───── Exercise materials ─────
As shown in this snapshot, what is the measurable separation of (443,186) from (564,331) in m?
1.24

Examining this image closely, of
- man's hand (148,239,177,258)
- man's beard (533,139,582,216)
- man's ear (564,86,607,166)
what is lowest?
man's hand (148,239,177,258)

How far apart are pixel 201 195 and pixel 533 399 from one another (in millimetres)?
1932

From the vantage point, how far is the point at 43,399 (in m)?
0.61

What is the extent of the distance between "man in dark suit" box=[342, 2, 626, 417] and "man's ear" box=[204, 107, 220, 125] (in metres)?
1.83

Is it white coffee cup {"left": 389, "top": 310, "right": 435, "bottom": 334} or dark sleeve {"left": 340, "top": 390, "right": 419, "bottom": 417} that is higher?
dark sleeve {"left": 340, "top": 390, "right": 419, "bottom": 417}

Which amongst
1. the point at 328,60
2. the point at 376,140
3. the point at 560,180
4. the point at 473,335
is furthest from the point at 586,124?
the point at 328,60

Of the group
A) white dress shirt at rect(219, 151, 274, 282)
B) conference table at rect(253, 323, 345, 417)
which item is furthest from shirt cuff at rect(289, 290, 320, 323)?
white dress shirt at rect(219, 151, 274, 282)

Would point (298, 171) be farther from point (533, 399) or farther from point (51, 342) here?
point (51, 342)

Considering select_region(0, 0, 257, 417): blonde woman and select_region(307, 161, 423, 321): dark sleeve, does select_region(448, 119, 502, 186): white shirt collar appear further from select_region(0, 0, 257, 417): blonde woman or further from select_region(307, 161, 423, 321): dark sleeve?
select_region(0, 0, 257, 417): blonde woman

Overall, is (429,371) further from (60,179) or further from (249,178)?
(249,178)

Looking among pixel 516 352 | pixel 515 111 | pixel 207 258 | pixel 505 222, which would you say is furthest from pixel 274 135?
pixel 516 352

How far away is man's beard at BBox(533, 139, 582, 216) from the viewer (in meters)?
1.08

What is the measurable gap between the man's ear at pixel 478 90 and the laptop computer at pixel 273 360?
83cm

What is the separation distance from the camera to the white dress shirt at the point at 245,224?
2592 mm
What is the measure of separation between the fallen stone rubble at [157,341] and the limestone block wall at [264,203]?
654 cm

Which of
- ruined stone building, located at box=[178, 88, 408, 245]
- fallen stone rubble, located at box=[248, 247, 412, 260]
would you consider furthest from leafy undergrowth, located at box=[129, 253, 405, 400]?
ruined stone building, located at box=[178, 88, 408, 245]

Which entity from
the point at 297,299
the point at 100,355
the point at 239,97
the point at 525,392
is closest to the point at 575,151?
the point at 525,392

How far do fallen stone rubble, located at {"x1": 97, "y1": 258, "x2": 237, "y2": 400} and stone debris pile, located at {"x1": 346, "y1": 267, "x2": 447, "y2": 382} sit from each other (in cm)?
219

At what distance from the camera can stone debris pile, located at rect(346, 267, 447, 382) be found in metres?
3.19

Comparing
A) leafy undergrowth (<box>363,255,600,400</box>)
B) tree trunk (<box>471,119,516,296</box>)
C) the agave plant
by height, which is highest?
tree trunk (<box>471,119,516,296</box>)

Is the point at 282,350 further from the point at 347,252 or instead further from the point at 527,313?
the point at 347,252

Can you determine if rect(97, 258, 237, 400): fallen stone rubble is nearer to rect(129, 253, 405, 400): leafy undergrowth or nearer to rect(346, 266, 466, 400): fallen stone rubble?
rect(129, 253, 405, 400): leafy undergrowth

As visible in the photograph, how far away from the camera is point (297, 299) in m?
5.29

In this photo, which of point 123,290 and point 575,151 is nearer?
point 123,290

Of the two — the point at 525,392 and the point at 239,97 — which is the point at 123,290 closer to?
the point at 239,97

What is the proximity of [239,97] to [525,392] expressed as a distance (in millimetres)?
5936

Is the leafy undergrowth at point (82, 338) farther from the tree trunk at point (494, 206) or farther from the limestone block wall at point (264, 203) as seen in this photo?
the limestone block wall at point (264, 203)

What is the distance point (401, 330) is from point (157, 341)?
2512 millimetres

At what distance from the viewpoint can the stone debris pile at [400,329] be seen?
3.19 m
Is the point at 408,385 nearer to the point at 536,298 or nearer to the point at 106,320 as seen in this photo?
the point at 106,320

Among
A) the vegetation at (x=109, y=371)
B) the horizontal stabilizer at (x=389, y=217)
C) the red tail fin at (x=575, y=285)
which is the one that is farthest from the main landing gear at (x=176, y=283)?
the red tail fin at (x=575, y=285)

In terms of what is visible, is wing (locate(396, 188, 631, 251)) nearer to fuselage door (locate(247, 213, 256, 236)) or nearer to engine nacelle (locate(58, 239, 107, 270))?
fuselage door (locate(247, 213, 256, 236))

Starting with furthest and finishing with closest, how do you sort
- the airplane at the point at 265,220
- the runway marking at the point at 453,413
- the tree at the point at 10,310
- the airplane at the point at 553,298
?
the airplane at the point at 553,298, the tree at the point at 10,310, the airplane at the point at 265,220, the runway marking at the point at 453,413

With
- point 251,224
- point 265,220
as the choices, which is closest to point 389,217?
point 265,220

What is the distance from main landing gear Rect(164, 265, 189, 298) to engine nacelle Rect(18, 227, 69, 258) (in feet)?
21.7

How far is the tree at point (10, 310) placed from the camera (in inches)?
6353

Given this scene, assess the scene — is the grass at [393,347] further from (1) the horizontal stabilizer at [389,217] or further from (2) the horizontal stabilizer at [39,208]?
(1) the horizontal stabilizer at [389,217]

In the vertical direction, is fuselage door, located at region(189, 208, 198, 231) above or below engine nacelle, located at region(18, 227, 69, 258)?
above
─────
───── Exercise materials ─────
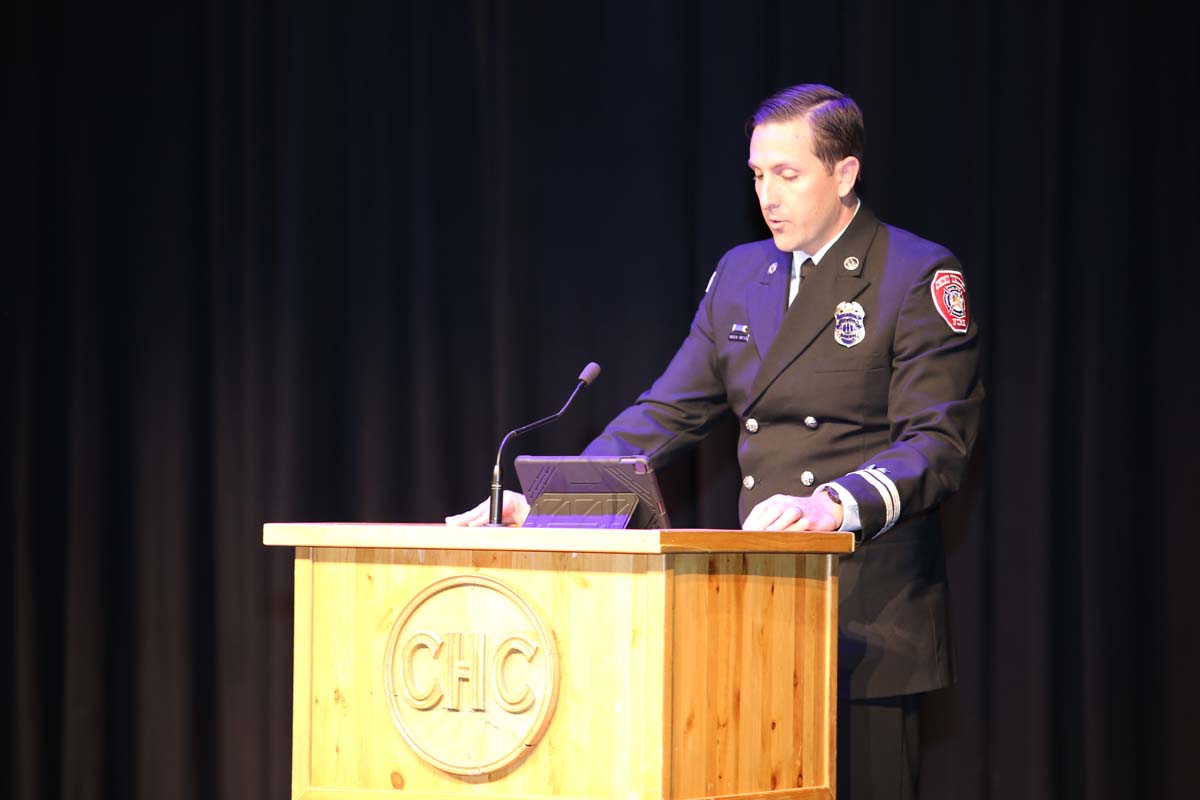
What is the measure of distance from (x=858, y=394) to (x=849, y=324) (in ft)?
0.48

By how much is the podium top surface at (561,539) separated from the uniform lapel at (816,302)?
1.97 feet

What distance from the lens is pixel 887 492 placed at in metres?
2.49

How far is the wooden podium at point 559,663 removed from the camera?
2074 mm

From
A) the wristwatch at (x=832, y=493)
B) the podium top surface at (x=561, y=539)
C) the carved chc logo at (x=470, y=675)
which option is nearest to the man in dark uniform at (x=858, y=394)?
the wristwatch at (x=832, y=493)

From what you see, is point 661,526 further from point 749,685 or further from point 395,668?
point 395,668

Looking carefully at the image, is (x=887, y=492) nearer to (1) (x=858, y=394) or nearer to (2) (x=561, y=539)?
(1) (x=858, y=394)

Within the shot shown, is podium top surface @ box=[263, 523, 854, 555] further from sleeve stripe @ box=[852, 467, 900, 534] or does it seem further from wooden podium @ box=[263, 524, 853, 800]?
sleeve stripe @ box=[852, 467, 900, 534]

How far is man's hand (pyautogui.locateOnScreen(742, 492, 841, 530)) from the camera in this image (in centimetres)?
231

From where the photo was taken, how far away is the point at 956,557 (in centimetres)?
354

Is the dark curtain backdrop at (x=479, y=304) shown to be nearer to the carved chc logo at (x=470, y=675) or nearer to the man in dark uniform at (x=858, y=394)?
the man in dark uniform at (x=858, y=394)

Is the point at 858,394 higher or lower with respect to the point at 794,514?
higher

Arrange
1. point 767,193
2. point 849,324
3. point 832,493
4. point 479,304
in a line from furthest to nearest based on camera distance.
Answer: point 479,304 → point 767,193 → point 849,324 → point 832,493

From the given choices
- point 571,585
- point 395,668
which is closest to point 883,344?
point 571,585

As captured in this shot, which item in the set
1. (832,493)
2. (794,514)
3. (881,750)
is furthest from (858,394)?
─────
● Problem description: Locate every line in the records above that contains the word "farther", and copy each of those lines. Case counts.

● Complete answer:
Would point (298, 171) be farther from point (533, 399) or farther from point (51, 342) here?
Is the leafy undergrowth at point (82, 338) farther from the tree trunk at point (494, 206) or farther from the limestone block wall at point (264, 203) as seen in this photo?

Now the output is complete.